▶ **DO THIS**: Reproduce everything in the grooming thread from "I took Kodi" down to "in full coats.".

▶ **TEXT BLOCK**:
Ahnold now shortened to Ollie due to my grandson went the first week I got him from Kimberly .. I could not do his bangs and since Cosmo was going he went too ..
I think there are other threads with the same question - might want to check .
I do sugggest finding a well recommended groomer Master if you find one . Also do not go to one who tehers the dogs they should be kept in crates not in a tether stall .. 
Of course they have to be tethered during the grooming .. 
I think it is good to start them young . Asta was fine going to the groomer as our the twins as Tulips Mom calls them . They are not identical and I have them groomed differently .. Cosmo's ears are longer and his bib is a little longer ..


----------



## Esperanita (Jul 12, 2008)

I took Cuba at 11 weeks. I primarily took him because his nails were scratching me and I was too chicken to try to clip them. I actually like his hair a bit longer so I think I'm going to get a dremmel and try that.


----------



## jabellar (Jul 9, 2008)

Laurief said:


> There you go Susan, the perfect way to convince Hubby - find a cutie, tell him you want to name it Obi, or any other Star Wars name,sometimes it works. My oldest boy was against me getting a third (like he had any say - haha) but when I told him I was naming him Logan, he was onboard, as he is a wolverine fan!!
> 
> Try it - it might work!!
> Laurie


Big Star Wars fan, myself... Before settling on Castro, we were considering the following SW names: Chewie or Wicket since they are both furry; Wicket, specially!

As for Xmen... we considered Beast

Is my geekness showing yet??


----------



## jabellar (Jul 9, 2008)

Esperanita said:


> I took Cuba at 11 weeks. I primarily took him because his nails were scratching me and I was too chicken to try to clip them. I actually like his hair a bit longer so I think I'm going to get a dremmel and try that.


Me, too! We didn't want Castro to think negatively about grooming, so we let the professionals do it; Castro was 11 weeks at the time.

Very curious though - - what is the average cost to groom a Havanese (bath, trim, nails, ears, teeth, the works)? I know it all depends on location, but very curious, since each groomer I used charged me very different rates?


----------



## Pixiesmom (Jul 31, 2008)

I took Pixie at 9 weeks-the next weekend after I took her home. The pads of her little feet were soo hairy, I couldn't see her eyes, nails were scratchy and her behind needed some "doggyscaping" in a bad way. That alone was soo much help in cleaning up after the sticky icky poops. I took her to the groomer who takes care of my mom's dogs (one of the great ones who loves what she does and has a Dr. Doolittle thing going on with the animals). Pix was just fine, although she did keep trying to teethe on the poor groomer's hand the entire time. I watched the whole thing as I couldn't and didn't drop her off.


----------



## irnfit (Nov 21, 2006)

I took Kodi the first time when he was about 6-7 months and he had to be shaved down due to matting. I took hime once more after that and have let is hair grow out. Shelby has never been to the groomer. I groom them myself and they are both in full coats.

The last time I had him groomed it cost $45 per dog for a small dog here on LI.


----------



## Esperanita (Jul 12, 2008)

jabellar said:


> Very curious though - - what is the average cost to groom a Havanese (bath, trim, nails, ears, teeth, the works)? I know it all depends on location, but very curious, since each groomer I used charged me very different rates?


I went to one groomer and priced another and both were $45 in the Atlanta area. I know Petsmart is cheaper by about $10, but I'm pretty allergic to most dogs and standing in the grooming area at Petsmart is pretty bad for me. The $45 didn't include teeth.


----------

Region annotation entries
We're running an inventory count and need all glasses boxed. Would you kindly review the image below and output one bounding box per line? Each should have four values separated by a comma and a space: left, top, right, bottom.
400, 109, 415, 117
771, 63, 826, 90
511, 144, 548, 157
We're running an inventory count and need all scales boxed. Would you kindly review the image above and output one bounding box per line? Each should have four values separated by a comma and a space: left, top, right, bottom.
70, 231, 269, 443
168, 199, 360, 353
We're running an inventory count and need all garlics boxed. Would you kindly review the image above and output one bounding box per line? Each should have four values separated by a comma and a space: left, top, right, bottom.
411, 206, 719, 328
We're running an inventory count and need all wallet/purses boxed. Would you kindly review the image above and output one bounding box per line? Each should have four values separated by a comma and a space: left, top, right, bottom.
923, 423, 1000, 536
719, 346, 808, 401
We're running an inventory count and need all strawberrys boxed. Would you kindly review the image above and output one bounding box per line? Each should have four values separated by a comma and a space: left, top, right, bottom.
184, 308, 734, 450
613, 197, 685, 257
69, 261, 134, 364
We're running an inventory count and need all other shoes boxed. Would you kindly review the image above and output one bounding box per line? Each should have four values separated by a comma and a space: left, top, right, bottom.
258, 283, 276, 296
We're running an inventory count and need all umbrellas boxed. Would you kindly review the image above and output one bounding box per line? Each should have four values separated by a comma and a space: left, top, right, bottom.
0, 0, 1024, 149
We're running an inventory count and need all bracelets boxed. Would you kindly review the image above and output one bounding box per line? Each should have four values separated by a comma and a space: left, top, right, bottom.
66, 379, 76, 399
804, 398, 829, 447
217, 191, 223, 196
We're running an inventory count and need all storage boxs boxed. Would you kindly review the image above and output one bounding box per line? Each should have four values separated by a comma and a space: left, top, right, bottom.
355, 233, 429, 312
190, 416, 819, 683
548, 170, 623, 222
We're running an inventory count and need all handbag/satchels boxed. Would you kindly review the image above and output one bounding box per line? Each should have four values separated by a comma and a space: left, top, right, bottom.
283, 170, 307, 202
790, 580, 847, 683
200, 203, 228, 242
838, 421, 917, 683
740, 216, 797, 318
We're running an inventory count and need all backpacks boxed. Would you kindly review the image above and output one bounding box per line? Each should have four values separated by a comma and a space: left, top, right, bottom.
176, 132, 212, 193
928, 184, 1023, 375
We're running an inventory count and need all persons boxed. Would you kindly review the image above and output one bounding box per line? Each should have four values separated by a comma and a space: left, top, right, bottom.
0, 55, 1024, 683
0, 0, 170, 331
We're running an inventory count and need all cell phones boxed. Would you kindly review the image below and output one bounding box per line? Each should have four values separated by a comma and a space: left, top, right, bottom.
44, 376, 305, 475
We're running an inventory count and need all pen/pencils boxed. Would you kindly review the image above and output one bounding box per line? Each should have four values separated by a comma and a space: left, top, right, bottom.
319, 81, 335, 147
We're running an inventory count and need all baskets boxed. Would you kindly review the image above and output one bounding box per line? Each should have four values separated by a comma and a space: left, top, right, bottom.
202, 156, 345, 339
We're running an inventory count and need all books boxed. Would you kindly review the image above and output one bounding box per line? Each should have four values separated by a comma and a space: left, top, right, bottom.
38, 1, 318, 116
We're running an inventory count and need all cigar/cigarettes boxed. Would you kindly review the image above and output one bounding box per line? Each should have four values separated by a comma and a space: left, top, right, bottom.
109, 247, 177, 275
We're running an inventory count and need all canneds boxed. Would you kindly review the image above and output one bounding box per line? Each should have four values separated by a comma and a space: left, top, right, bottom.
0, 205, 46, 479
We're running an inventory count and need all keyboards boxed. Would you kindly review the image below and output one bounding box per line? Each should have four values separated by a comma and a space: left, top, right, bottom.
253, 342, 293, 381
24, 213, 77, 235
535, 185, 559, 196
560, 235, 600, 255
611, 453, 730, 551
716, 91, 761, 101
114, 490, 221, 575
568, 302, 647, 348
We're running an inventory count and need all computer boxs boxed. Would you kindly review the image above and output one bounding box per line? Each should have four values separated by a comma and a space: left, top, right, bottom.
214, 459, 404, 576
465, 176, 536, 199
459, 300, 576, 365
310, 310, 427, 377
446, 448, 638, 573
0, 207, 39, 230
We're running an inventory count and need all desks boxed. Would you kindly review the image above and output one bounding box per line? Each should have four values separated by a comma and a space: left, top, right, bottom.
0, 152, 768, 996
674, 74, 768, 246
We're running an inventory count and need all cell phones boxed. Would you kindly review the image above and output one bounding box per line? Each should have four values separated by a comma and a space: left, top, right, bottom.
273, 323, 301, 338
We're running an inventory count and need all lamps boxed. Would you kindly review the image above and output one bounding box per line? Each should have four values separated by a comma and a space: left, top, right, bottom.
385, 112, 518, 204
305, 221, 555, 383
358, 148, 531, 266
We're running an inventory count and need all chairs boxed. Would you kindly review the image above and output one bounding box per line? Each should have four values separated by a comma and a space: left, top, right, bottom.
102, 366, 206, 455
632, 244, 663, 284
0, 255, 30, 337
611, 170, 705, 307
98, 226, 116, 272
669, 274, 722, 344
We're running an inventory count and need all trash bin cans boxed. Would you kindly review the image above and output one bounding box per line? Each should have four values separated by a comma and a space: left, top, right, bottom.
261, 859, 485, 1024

▶ **ANSWER FOR THIS EXERCISE**:
I took Kodi the first time when he was about 6-7 months and he had to be shaved down due to matting. I took hime once more after that and have let is hair grow out. Shelby has never been to the groomer. I groom them myself and they are both in full coats.